#### GOAL
Set down, word for word, the material from the line containing "Is pixel 376" through the end of the material, leaving the pictures out of your answer.

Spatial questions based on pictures

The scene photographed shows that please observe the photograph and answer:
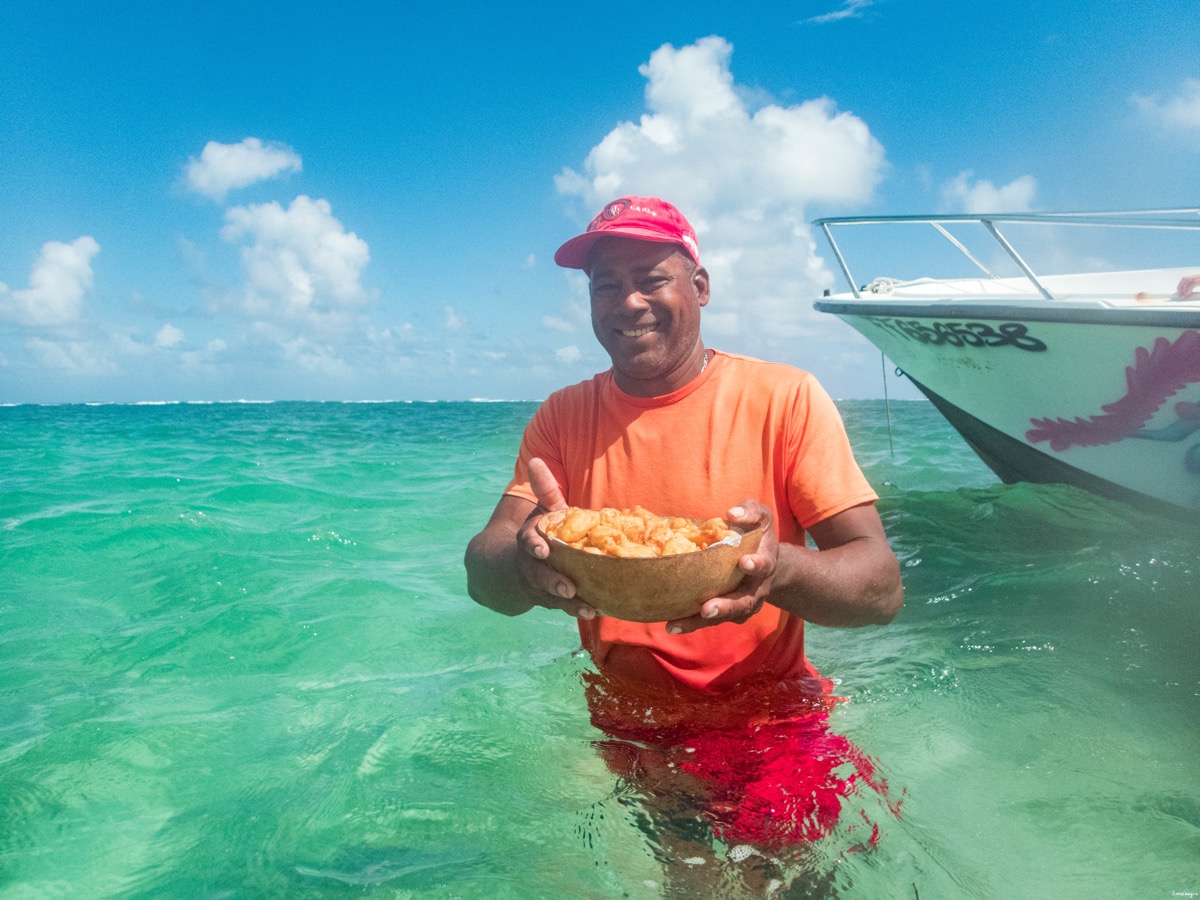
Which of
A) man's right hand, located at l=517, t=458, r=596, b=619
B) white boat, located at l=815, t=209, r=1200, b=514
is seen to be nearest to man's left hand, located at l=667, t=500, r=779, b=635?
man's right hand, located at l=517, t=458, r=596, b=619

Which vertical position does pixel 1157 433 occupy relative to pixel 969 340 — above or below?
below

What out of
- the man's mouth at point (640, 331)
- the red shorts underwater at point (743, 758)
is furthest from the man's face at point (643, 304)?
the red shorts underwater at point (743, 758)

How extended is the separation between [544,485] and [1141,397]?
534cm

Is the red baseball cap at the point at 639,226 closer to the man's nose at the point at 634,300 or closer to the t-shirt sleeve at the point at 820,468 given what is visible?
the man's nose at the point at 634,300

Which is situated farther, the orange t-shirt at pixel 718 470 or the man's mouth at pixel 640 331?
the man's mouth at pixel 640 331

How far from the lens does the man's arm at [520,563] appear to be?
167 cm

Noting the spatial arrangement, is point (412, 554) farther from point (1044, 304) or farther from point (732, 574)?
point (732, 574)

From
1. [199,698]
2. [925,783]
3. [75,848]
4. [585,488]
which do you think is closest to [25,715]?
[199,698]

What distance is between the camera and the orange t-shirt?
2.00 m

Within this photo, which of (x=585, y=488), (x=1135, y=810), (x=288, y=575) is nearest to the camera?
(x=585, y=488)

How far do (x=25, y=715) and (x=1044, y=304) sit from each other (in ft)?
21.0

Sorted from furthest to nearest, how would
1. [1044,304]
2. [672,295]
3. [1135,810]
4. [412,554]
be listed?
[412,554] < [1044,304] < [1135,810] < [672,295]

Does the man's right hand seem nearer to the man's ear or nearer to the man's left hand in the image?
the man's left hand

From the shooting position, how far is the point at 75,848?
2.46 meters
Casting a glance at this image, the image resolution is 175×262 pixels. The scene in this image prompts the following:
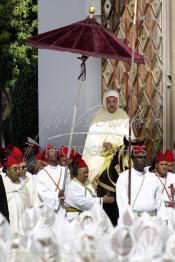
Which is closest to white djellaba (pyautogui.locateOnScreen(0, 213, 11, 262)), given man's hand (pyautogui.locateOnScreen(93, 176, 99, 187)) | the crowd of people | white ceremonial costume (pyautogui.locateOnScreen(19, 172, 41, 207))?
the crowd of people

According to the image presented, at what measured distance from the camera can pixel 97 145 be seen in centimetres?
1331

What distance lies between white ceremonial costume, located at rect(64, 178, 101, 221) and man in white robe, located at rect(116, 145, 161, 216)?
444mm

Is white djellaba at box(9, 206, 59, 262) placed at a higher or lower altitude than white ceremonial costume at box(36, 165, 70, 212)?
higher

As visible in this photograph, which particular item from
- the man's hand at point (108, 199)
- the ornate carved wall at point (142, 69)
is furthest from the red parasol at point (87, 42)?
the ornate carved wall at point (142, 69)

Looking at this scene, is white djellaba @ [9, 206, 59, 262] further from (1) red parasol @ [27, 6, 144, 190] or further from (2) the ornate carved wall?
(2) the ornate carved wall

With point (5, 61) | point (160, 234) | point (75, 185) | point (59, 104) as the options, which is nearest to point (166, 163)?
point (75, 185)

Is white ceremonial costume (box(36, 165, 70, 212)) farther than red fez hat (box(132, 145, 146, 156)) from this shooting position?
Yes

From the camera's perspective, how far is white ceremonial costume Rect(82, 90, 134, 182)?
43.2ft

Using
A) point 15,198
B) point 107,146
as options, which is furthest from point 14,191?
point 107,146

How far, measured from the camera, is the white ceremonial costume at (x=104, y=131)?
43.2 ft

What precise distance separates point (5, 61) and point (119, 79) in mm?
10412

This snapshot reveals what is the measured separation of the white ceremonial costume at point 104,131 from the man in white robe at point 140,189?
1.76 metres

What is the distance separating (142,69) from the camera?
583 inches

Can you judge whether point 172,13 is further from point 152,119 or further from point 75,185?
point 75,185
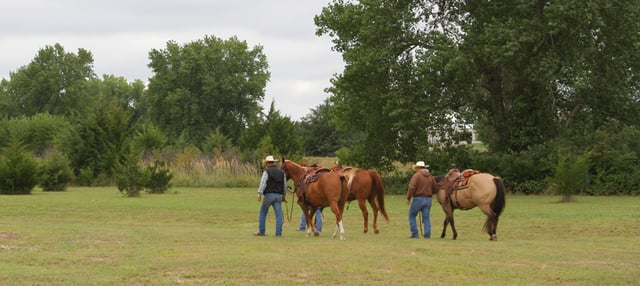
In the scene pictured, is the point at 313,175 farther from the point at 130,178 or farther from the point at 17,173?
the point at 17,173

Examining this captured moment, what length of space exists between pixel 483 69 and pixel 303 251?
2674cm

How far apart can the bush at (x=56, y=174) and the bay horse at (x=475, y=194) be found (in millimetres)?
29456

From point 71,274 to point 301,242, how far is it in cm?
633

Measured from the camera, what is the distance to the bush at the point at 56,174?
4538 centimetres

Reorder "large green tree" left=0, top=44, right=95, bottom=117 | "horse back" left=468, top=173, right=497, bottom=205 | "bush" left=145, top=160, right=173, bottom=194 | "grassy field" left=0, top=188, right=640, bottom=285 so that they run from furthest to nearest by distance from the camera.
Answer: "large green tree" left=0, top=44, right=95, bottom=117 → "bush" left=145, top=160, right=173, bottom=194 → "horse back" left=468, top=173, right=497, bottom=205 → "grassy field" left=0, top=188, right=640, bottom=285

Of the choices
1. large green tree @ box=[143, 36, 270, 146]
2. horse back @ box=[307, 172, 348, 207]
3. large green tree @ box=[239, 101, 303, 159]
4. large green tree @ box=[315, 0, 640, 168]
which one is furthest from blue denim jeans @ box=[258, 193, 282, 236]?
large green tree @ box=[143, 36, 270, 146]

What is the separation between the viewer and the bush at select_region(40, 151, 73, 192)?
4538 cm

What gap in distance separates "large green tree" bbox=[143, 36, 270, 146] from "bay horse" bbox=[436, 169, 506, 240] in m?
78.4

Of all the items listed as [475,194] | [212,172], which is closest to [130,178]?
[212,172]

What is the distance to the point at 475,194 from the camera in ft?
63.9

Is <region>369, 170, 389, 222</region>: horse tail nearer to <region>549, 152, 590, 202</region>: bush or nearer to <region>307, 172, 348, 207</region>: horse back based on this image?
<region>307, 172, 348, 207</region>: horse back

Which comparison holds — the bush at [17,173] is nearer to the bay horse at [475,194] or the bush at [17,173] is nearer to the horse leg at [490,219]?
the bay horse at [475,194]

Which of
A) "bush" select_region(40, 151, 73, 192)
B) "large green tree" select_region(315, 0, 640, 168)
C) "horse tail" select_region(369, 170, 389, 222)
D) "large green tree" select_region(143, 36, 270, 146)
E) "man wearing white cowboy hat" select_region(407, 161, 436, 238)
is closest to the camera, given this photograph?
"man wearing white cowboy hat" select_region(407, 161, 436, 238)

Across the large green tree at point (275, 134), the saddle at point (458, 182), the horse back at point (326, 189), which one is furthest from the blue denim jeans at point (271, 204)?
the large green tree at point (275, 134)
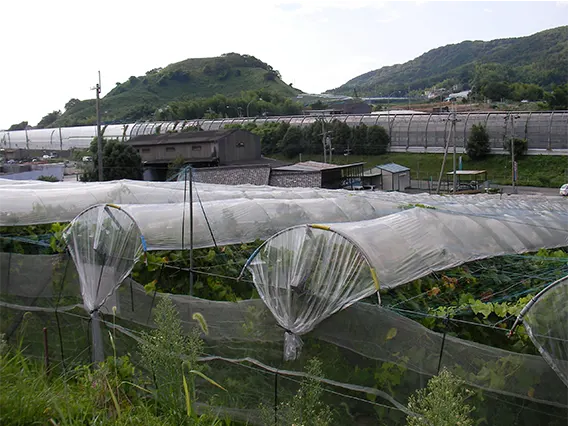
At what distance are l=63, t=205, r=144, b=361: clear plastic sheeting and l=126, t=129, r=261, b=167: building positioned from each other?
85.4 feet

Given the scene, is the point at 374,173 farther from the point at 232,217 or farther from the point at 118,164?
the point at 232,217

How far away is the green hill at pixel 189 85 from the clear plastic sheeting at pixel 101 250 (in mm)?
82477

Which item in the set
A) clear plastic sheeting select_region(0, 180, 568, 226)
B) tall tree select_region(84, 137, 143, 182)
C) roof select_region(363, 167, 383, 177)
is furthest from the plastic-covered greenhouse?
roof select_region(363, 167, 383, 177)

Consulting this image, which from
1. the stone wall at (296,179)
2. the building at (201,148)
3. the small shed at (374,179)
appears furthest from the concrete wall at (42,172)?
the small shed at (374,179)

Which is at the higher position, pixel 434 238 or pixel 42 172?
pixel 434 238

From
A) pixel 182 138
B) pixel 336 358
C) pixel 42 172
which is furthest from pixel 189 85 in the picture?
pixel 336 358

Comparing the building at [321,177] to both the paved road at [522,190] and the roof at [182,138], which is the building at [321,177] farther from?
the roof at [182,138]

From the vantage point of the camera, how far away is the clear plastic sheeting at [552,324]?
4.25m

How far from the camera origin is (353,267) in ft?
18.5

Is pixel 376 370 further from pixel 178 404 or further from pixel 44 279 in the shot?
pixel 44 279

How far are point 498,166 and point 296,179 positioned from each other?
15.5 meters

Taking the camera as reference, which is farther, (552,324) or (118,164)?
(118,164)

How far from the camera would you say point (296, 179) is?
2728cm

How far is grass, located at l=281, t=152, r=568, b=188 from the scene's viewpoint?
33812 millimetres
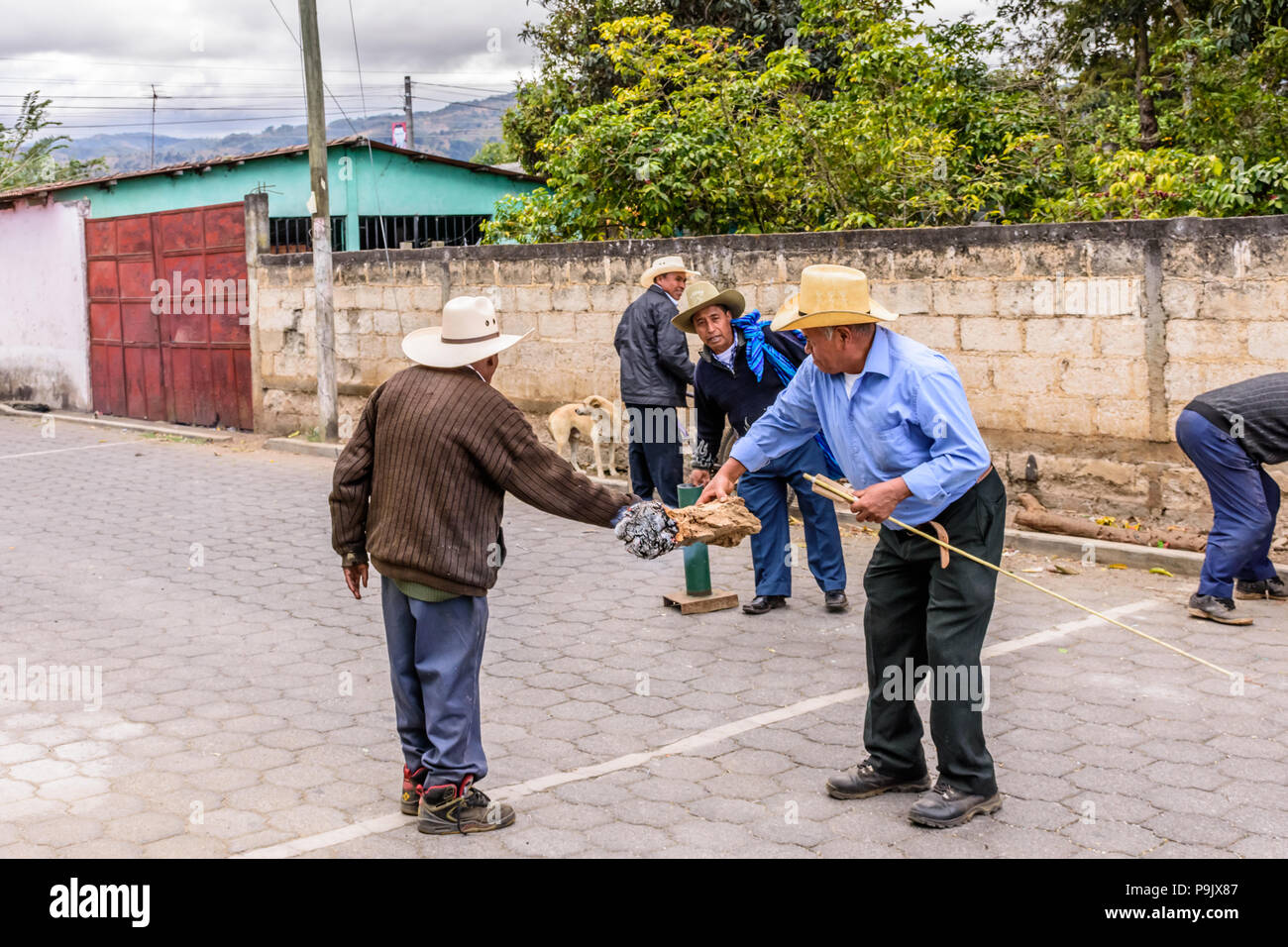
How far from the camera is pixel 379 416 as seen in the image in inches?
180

#### REPLY
Is pixel 376 370 further from pixel 178 404 or further from pixel 44 279 in the shot?
pixel 44 279

How far are point 498,166 and point 296,179 positioned from each other?
15.5 meters

Taking the camera as reference, which is farther, (552,324) or (118,164)?
(118,164)

How far from the camera would you say point (296, 179) is?
2728cm

How far is grass, located at l=281, t=152, r=568, b=188 from the scene's viewpoint?
33812 millimetres
How far from the camera is pixel 379 416 as seen in the image in inches?
180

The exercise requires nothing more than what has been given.